■ **TEXTE SOURCE**:
════════════════════
AB - Renaud DUTREIL bonjour. On vous associe à la famille libérale au sein de l'UMP. En vous nommant ministre de la Fonction publique, le Premier ministre n'a-t-il pas fait entrer le loup dans la bergerie ?

RD - Bonjour. On assimile trop vite le libéralisme à une confiance aveugle dans la "main invisible" du marché. Je suis partisan du pilotage politique, du volontarisme, de la réforme.

Je crois qu'une société livrée à elle-même crée le désordre et l'injustice et que notre rôle, à nous politiques, est de permettre aux individus de s'exprimer librement, dans une société attentive aux autres.

La Fonction publique souffre de beaucoup d'injustices et de pesanteurs qui ne font pas le bonheur des fonctionnaires. Mon rôle est de leur donner des perspectives et de moderniser leur environnement.

AB - Les technologies de l'information sont à l'origine de gains de productivité dans les entreprises depuis 20 ans. Est-il possible de reproduire cette logique dans le service public ?
════════════════════
D'après l'entretien, répondez aux questions suivantes :
(a) À quoi, selon la personne interrogée, assimile-t-on trop vite le libéralisme ?
(b) Que crée, selon elle, une société livrée à elle-même ?
(c) Depuis combien d'années, selon la personne qui mène l'entretien, les technologies de l'information génèrent-elles des gains de productivité dans les entreprises ?
Fondez-vous exclusivement sur l'entretien ci-dessus.

■ **DONNÉES FOURNIES**:
════════════════════
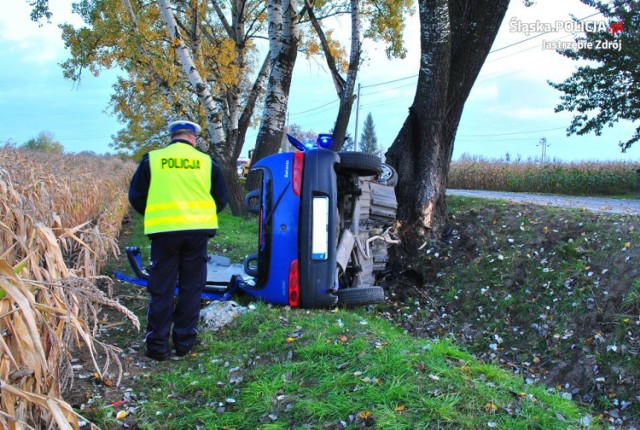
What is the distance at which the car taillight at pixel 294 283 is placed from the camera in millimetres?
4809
════════════════════
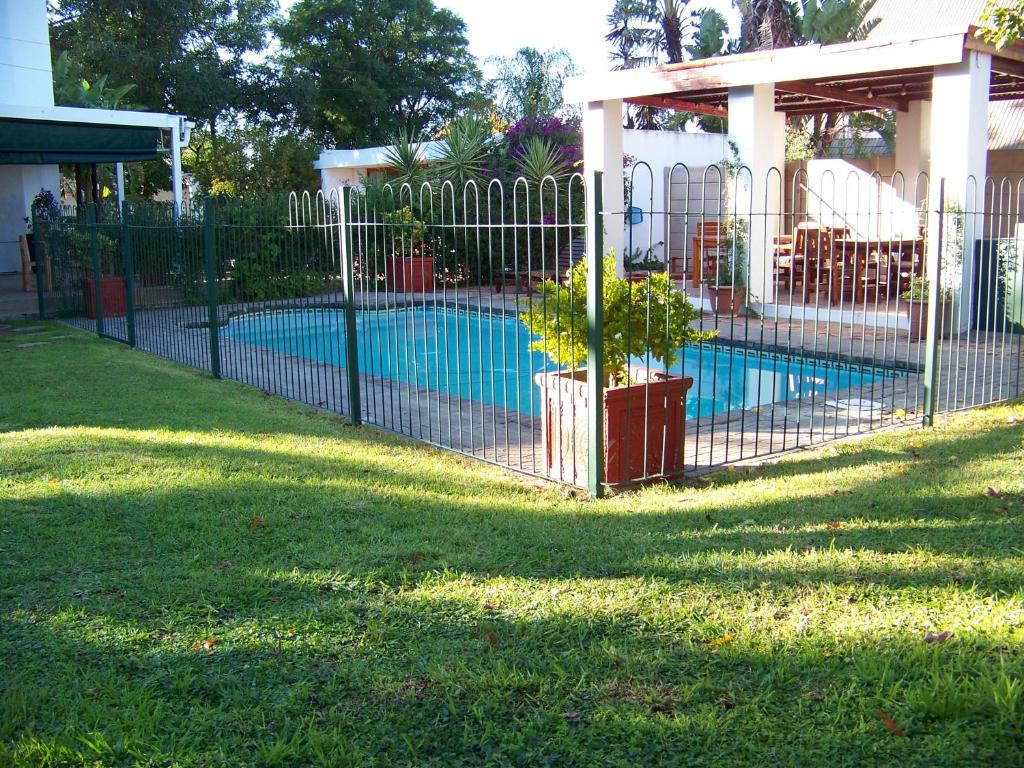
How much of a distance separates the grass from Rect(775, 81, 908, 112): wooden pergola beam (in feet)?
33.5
════════════════════
■ **RÉSULTAT ATTENDU**:
(a) À une confiance aveugle dans la « main invisible » du marché.
(b) Le désordre et l'injustice.
(c) Depuis 20 ans.